September 20th, 2007 by nkeynes
Milestone 3 released
Posted in Releases

M3 is now out as promised. Essentially the same as M2 but with better performance courtesy of the translator. I’d appreciate feedback from anyone who’d like to try it out and let me know how it runs.
M4 work plan (Dec 07):

  • Real user interface
  • Further performance improvements + optimizations
  • Video improvements (various open bugs)
  • MMU support
  • Whatever else I get time for ^_^
September 20th, 2007 by nkeynes
O frabjous day
Posted in Development

As of this morning the system successfully runs all the way through the boot sequence using the translator core. Currently performance is around 66% of full speed on the dev machine – a huge improvement over the emu core. In fact, it’s almost playable…

I’ll do some testing tonight, and as long as I don’t find anything critical there’ll be an M3 tomorrow (pretty much just M2 + SH4 translator)
Changes

  • Added tests for another group of opcodes
  • Fixed several broken instructions (translator)
  • Finished translation cache invalidation
September 18th, 2007 by nkeynes
Almost there…
Posted in Development

Many bug fixes later (mostly dumb errors of either the cut-n-paste or pure braino variety), the translator is almost running correctly.

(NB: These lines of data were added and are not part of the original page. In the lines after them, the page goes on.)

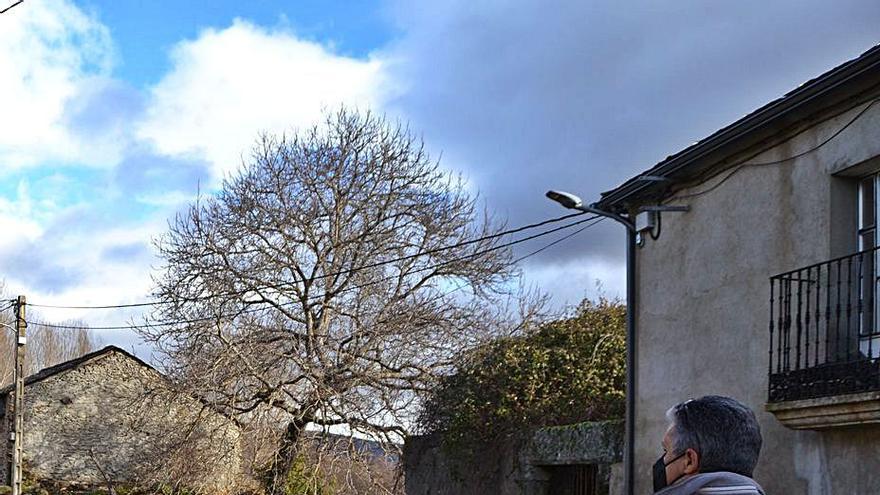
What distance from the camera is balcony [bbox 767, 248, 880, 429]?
8195mm

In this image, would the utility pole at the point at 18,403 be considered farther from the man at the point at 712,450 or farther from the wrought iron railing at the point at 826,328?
the man at the point at 712,450

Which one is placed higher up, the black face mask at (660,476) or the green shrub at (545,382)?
the green shrub at (545,382)

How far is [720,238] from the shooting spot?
34.1 feet

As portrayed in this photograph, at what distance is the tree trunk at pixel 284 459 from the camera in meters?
22.3

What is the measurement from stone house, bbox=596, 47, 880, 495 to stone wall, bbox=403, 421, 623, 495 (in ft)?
5.03

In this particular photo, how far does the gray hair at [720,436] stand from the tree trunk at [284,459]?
19680mm

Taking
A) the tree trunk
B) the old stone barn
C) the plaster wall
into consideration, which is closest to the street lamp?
the plaster wall

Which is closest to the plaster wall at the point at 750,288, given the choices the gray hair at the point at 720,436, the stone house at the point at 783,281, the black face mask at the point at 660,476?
the stone house at the point at 783,281

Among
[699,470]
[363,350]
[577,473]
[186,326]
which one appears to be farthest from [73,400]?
[699,470]

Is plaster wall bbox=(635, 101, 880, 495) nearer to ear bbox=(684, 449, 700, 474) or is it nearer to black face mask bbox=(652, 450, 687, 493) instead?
black face mask bbox=(652, 450, 687, 493)

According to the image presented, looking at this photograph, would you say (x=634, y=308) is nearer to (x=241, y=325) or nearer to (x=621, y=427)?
(x=621, y=427)

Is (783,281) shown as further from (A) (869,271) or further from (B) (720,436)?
(B) (720,436)

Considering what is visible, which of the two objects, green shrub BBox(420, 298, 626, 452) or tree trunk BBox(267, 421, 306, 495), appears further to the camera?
tree trunk BBox(267, 421, 306, 495)

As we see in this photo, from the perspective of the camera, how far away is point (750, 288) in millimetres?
9852
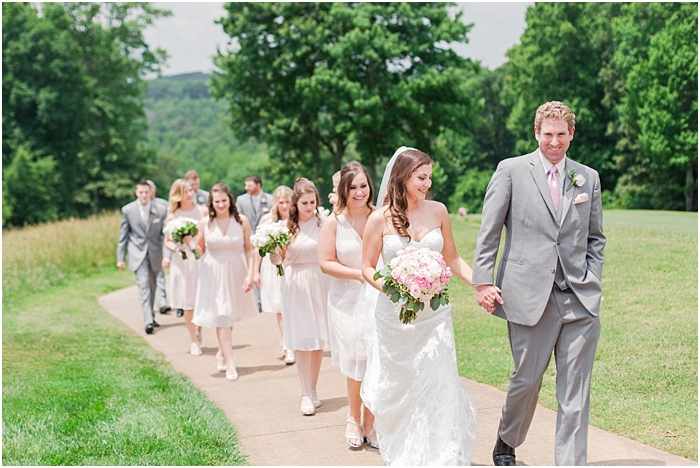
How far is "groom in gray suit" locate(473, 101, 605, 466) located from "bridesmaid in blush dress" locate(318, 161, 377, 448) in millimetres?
1424

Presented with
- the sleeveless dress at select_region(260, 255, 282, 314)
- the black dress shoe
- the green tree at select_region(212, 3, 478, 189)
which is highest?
the green tree at select_region(212, 3, 478, 189)

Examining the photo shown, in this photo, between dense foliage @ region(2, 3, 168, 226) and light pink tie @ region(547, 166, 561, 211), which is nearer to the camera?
light pink tie @ region(547, 166, 561, 211)

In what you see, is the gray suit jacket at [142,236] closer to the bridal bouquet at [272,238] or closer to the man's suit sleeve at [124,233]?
the man's suit sleeve at [124,233]

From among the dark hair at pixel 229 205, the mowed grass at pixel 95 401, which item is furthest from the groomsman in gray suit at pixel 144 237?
the dark hair at pixel 229 205

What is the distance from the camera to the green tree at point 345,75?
119 feet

At least now it runs well enough at least to start to collect timing information – at the moment it looks to be running at around twice the overall speed with the translator running (compared to with the pure emu core) on the BIOS startup. Which is a nice start, but not really nice enough unfortunately. On some tight test loops it actually executes at 10x emu speed – closer to where I’m aiming for.
The next step (other than clearing out the remaining bugs) is to start collecting some statistics, and see if there’s some simple peephole optimizations we can apply.

September 13th, 2007 by nkeynes
August-September Update
Posted in Development

After much umming and ahing, I’ve scrapped the translator generator for the time being – it’s become far too complex for its own good, and just wasn’t going to be finished in a reasonable time. I will be keeping the original (much simpler) decoder generator though as part of the lxdream source tree. So, instead I’ve been working on finishing the instruction-at-a-time translator (ie, the simplest thing that could possibly work) with a view to getting it working and seeing what the performance is like, before getting into anything more complex.

The translator is now in an early testing form, which is to say that it’s mostly complete, and you can actually run it on real code, but it doesn’t work very well yet. I’ll be spending the next few days polishing things and getting the test suite running correctly, and then we can start testing for real.
Changes:

  • Committed decoder generator for SH4 core, disassembler, and translator
  • Committed instruction-at-a-time translator and hooked up via a command-line option
  • Merged i386 disassembler from binutils (for debugging purposes)
  • Fixed mac.l and mac.w opcodes in the emu core (they look to have been completely broken)
  • Fixed some edge cases with float and ftrc (still checking other FP opcodes)
  • Fixed crash when video driver failed to initialize (now degrades a little more gracefully)
  • Hooked up video shutdown call for the GTK/GLX driver so that it actually works now
  • Fixed rendering in headless mode (now it just doesn’t render anything, rather than crashing)
  • Added ability to terminate after a specified period of emulated time (useful for time trials)
  • Added many more SH4 test cases